Ao mesmo tempo que se mantém distante em sua frieza analítica dos costumes dos ricos, envolve-se profundamente com os Flyte. O envolvimento é amoroso – primeiro com o belo e atormentado Sebastian, seu colega em Oxford, num caso homossexual bem menos que velado (embora tampouco explícito), e anos mais tarde com sua igualmente bela irmã Julia.

Retorno a Brideshead é, antes de mais nada, um romanção no sentido pleno da palavra. Mais do que contar uma história, a narrativa dá forma a um mundo completo de ideias, imagens e sensações onde o leitor vira uma espécie de habitante invisível, um voyeur guloso que já não quer ir embora. Evelyn Waugh (1903-1966) é um narrador sagaz e um estilista que, em seus melhores momentos, produz parágrafos perfeitos em que nada poderia ser dito de outra forma.

Acontece que Waugh não era apenas um escritor de imenso talento. Era um escritor de imenso talento que tinha, como se diz hoje, uma agenda clara. Convertido ao catolicismo aos 27 anos, ultraconservador em política, estética e costumes, conduziu a festança romanesca – e repleta de deliciosos “pecados” – de seu livro mais famoso a um final redentor e pio que só os católicos mais fervorosos deixarão de considerar inverossímil.
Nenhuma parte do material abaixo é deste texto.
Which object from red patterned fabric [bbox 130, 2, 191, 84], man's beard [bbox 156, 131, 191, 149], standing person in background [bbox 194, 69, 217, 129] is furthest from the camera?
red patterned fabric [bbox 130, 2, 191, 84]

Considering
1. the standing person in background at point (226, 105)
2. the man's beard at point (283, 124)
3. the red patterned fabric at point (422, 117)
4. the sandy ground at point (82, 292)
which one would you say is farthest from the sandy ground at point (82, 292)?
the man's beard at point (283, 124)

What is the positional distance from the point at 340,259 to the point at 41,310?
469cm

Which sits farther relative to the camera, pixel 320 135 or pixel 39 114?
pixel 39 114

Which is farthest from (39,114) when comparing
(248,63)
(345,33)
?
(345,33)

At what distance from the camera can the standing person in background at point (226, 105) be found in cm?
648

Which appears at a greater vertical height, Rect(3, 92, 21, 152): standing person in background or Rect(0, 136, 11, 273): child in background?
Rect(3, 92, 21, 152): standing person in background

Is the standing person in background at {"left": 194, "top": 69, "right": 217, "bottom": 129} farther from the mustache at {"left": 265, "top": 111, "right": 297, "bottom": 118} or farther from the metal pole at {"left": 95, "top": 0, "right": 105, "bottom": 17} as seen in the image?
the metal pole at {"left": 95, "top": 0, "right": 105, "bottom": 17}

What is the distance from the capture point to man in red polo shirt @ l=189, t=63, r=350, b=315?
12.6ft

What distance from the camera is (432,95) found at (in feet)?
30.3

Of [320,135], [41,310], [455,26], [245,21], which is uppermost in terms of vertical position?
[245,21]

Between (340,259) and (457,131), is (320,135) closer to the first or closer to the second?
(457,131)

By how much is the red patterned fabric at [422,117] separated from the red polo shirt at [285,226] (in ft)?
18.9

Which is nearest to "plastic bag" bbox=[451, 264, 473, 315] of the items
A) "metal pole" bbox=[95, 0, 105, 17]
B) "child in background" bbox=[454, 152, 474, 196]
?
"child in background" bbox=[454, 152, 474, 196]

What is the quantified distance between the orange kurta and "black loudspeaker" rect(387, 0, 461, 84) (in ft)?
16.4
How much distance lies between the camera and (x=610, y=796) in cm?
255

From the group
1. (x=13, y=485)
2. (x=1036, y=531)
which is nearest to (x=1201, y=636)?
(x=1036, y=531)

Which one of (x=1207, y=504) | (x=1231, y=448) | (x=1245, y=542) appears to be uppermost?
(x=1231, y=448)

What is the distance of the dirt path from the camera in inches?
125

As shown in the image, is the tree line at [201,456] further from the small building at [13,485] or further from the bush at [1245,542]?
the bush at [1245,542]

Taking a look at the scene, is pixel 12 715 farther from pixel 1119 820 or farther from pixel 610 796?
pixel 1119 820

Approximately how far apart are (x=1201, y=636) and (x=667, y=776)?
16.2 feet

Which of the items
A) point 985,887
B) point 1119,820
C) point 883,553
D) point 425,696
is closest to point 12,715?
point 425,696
O problema não é a religiosidade em si, embora ela seja de conciliação difícil com o laicismo inato do mais prosaico dos gêneros literários. Grave é o modo esquemático e forçado como ela se introduz para tingir de tragédia uma história de amor. Graham Greene, outro inglês católico que gostava de falar de Deus em seus livros, foi mais feliz ao abordar uma renúncia amorosa semelhante em Fim de caso.
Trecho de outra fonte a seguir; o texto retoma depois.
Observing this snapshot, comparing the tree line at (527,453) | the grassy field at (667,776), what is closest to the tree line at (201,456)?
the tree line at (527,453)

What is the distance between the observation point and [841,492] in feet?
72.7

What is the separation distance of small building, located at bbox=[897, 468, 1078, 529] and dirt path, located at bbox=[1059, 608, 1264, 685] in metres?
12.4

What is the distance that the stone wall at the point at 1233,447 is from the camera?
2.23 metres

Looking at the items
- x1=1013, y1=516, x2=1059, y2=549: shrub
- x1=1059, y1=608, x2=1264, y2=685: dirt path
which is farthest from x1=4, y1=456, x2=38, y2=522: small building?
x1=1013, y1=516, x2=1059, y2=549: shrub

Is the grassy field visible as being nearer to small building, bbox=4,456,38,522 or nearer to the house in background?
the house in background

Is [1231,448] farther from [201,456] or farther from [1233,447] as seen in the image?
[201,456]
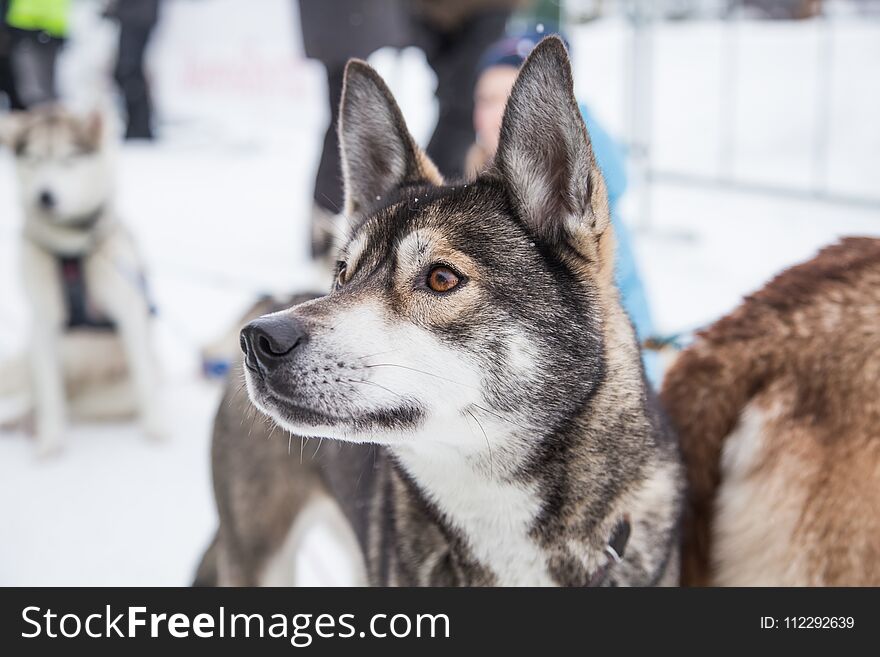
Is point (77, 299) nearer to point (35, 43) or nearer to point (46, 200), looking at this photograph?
point (46, 200)

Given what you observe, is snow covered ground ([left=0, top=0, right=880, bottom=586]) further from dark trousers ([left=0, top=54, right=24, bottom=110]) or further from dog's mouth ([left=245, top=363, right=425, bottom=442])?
dog's mouth ([left=245, top=363, right=425, bottom=442])

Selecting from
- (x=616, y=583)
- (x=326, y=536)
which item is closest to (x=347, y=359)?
(x=616, y=583)

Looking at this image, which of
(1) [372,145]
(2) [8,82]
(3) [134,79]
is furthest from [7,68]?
(1) [372,145]

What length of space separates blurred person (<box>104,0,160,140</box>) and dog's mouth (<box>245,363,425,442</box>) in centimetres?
926

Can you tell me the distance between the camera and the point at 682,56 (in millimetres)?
7242

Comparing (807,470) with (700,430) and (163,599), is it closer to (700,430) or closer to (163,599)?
(700,430)

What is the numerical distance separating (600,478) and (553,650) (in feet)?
1.12

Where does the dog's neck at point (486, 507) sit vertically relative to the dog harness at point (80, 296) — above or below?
below

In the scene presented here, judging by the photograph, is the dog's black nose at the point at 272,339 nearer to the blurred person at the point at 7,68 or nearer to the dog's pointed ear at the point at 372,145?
the dog's pointed ear at the point at 372,145

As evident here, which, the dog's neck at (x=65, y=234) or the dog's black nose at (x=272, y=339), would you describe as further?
the dog's neck at (x=65, y=234)

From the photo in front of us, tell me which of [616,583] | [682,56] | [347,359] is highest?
[682,56]

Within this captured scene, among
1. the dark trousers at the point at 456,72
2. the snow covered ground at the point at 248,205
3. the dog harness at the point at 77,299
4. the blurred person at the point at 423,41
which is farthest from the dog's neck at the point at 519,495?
the dark trousers at the point at 456,72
Não se trata de um problema pequeno, mas convém deixar claro que isso passa longe de invalidar Retorno a Brideshead. Como eu disse, o livro é um romanção impressionante antes de mais nada.
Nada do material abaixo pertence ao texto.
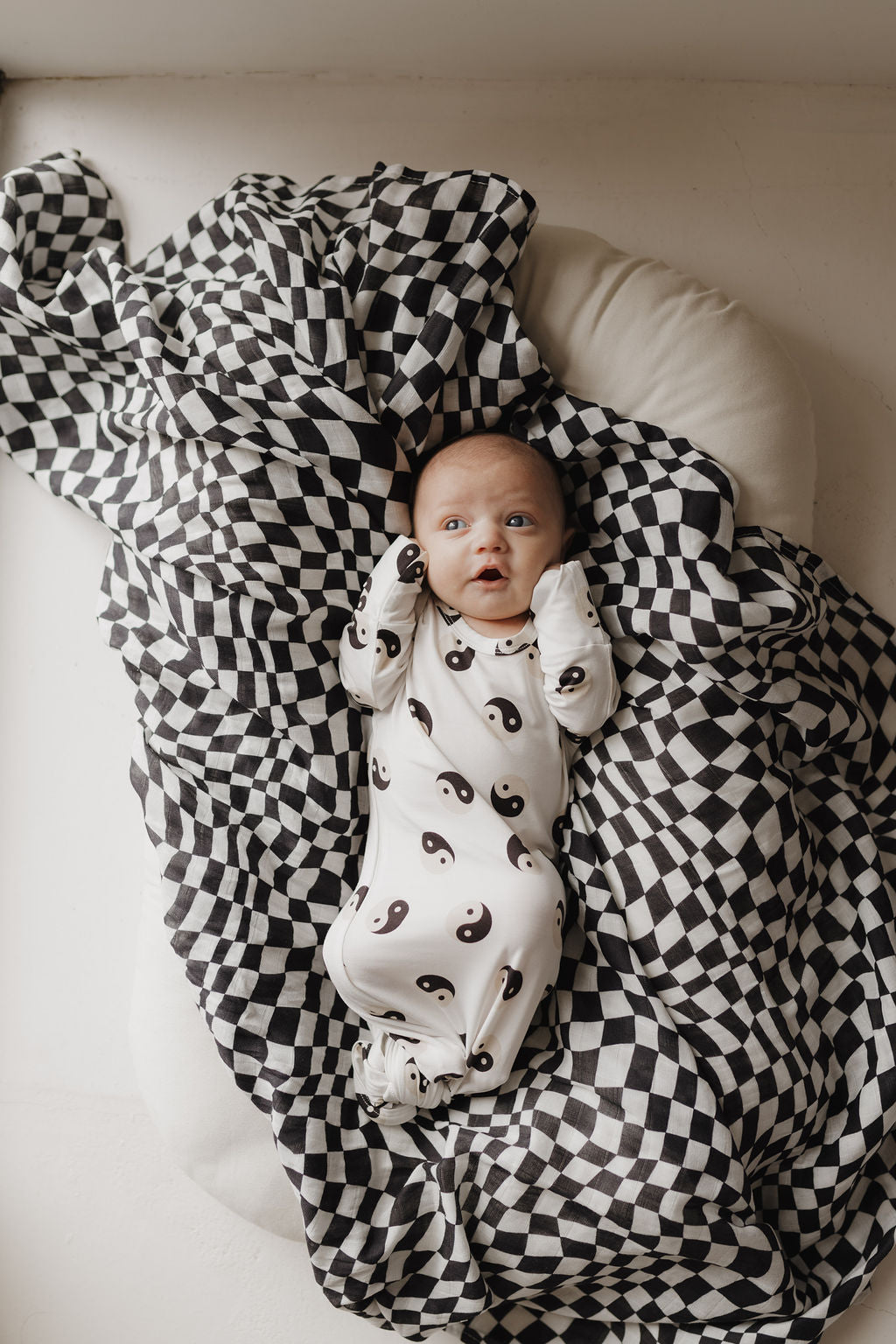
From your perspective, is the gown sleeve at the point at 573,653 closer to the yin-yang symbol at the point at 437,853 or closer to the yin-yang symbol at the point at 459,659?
the yin-yang symbol at the point at 459,659

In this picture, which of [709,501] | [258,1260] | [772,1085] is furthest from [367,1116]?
[709,501]

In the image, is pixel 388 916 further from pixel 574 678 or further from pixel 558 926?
pixel 574 678

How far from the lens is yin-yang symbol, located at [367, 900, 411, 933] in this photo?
48.7 inches

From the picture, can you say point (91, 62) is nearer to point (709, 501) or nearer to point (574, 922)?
point (709, 501)

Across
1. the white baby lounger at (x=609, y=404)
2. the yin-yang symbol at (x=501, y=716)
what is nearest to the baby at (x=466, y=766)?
the yin-yang symbol at (x=501, y=716)

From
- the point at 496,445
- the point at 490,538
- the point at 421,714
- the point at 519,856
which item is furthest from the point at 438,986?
the point at 496,445

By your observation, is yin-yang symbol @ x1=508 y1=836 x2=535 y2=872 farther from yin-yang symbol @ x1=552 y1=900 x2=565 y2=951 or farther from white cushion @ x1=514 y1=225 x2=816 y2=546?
white cushion @ x1=514 y1=225 x2=816 y2=546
Se a fé do autor o leva a perder a mão no final, o mesmo não se pode dizer de seu ultraconservadorismo. Desconfortável em seu próprio tempo, inimigo da arte moderna, nacionalista, saudosista e misantropo, Waugh foi por isso mesmo um cantor inspirado da juventude perdida, retratista mordaz de tipos humanos e cronista sensível de um mundo, o da velha aristocracia britânica, que se fazia em pedaços no período entreguerras.

Satirista famoso, aqui ele conteve a veia cômica como nunca – embora não tenha aberto mão dela por completo, ainda bem. O tom predominante no livro é de profunda melancolia pelo que se perdeu, pelo que está sempre se perdendo. Ninguém precisa compartilhar do passadismo do autor para se render ao poder de sua arte.